- EXERCISE DIRECTIONS -
Copy out word for word the lines that begin with the one containing "this 1270×952 image." and end with the one containing "row of damaged car [0, 250, 201, 437]", including both of those lines and nothing more.

- EXTRACTED ENTRIES -
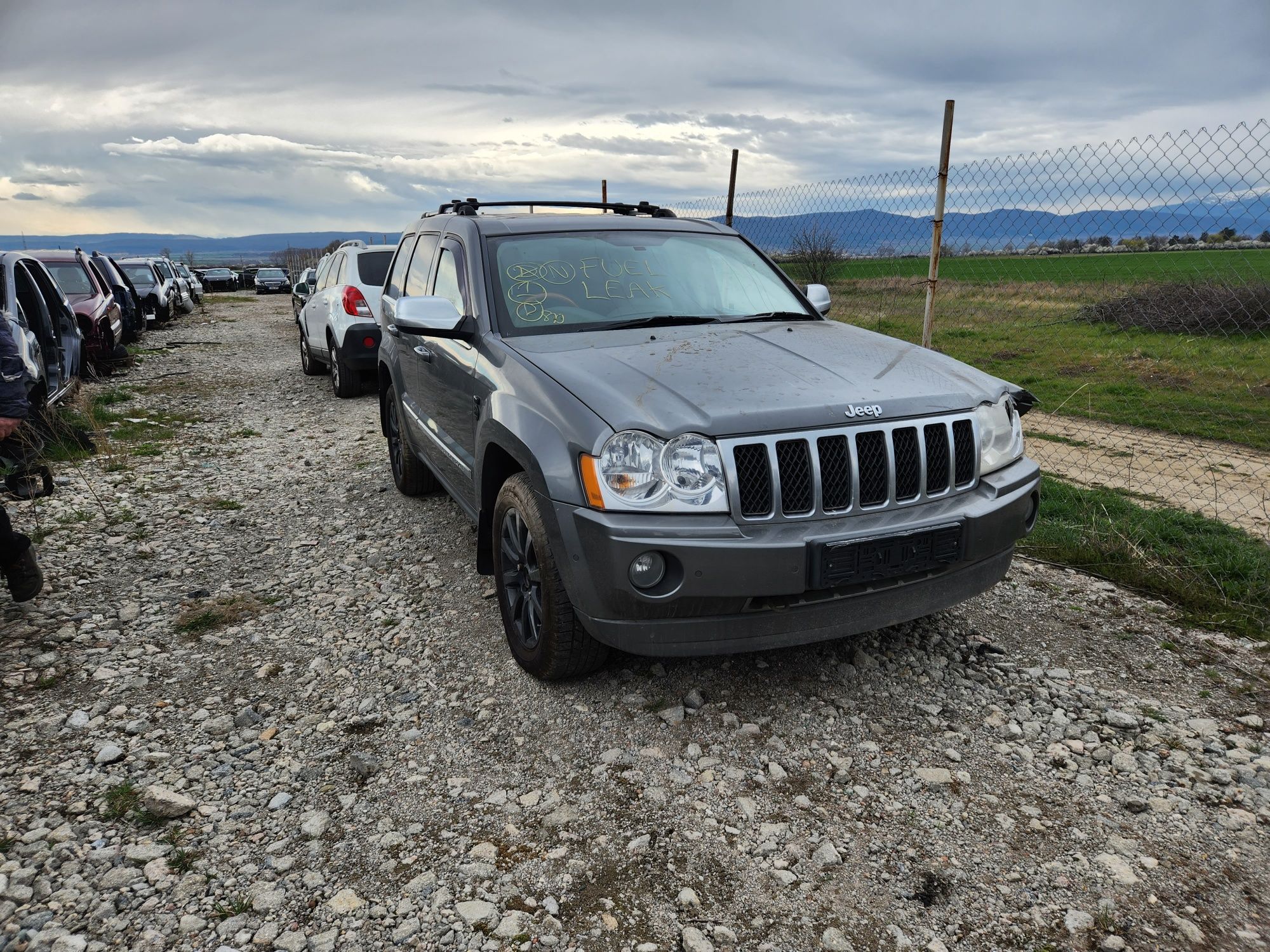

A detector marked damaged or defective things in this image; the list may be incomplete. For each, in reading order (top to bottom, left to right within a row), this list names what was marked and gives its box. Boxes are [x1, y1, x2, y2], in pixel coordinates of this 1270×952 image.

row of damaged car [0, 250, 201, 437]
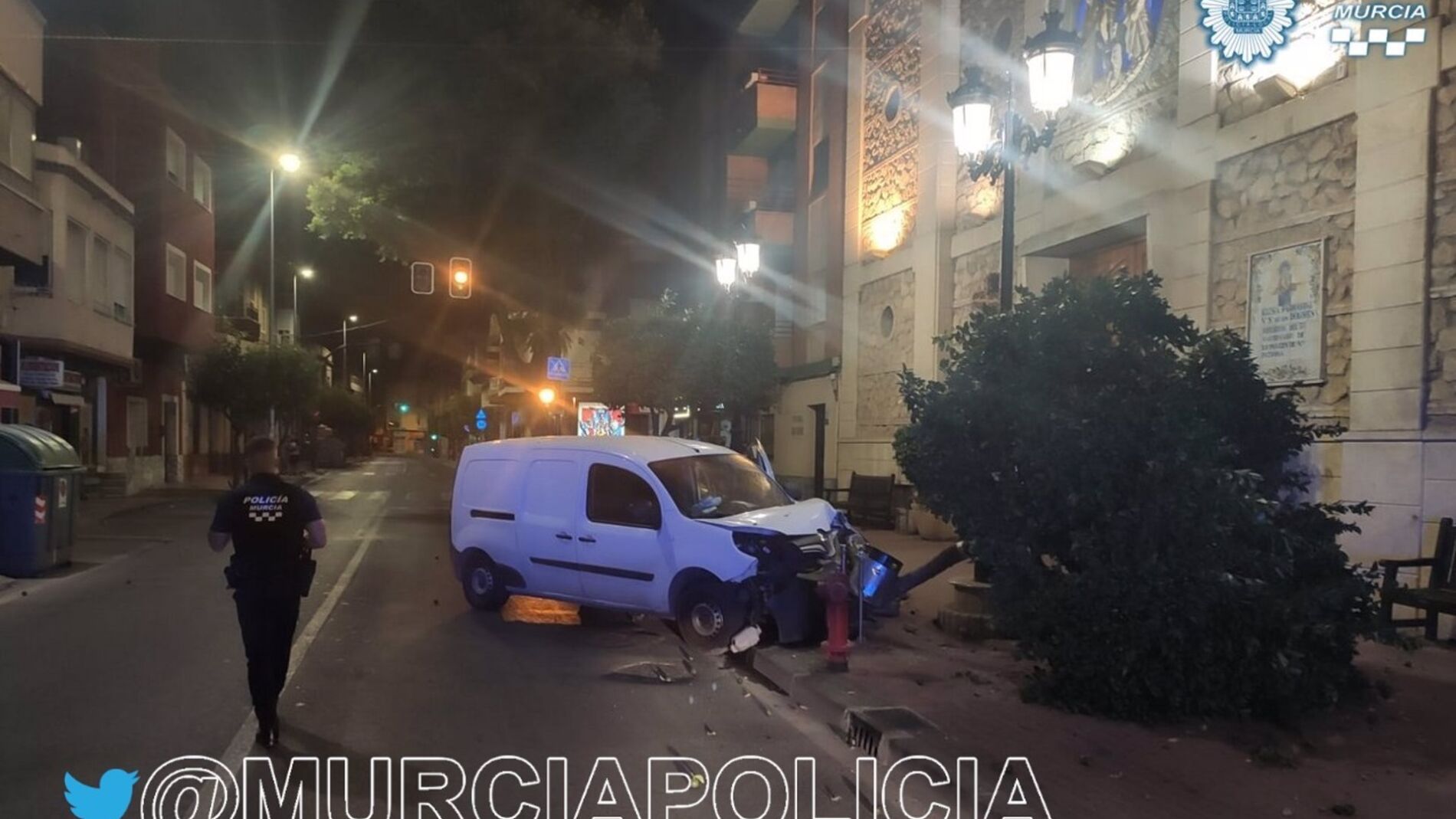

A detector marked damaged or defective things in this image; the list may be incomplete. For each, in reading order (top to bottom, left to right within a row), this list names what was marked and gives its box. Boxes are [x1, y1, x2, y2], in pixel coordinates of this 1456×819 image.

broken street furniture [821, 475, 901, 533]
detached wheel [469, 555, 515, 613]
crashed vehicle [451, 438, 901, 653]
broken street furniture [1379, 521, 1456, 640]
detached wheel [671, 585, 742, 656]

* * *

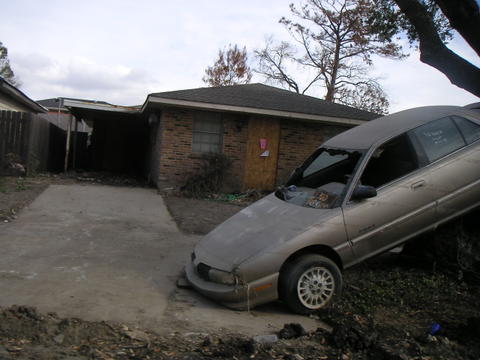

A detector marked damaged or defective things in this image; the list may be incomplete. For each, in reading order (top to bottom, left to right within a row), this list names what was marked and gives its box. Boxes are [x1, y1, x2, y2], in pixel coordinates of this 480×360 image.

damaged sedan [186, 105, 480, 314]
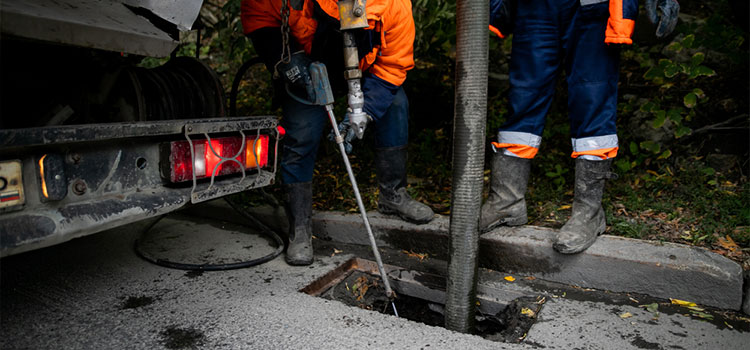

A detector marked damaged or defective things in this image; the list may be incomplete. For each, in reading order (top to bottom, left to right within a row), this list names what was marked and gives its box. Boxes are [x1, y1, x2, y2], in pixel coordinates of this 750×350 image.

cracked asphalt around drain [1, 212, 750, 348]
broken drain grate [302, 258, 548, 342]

- CORRECT RESULT -
A detector marked damaged or defective things in this image; the list may be incomplete. For each, in reading order (top to bottom, left to right within a row), this list names what was marked and gives its box. Boxes are [x1, y1, x2, y2], in pixel coordinates of this 1270×952 image.

row of damaged car [0, 250, 201, 437]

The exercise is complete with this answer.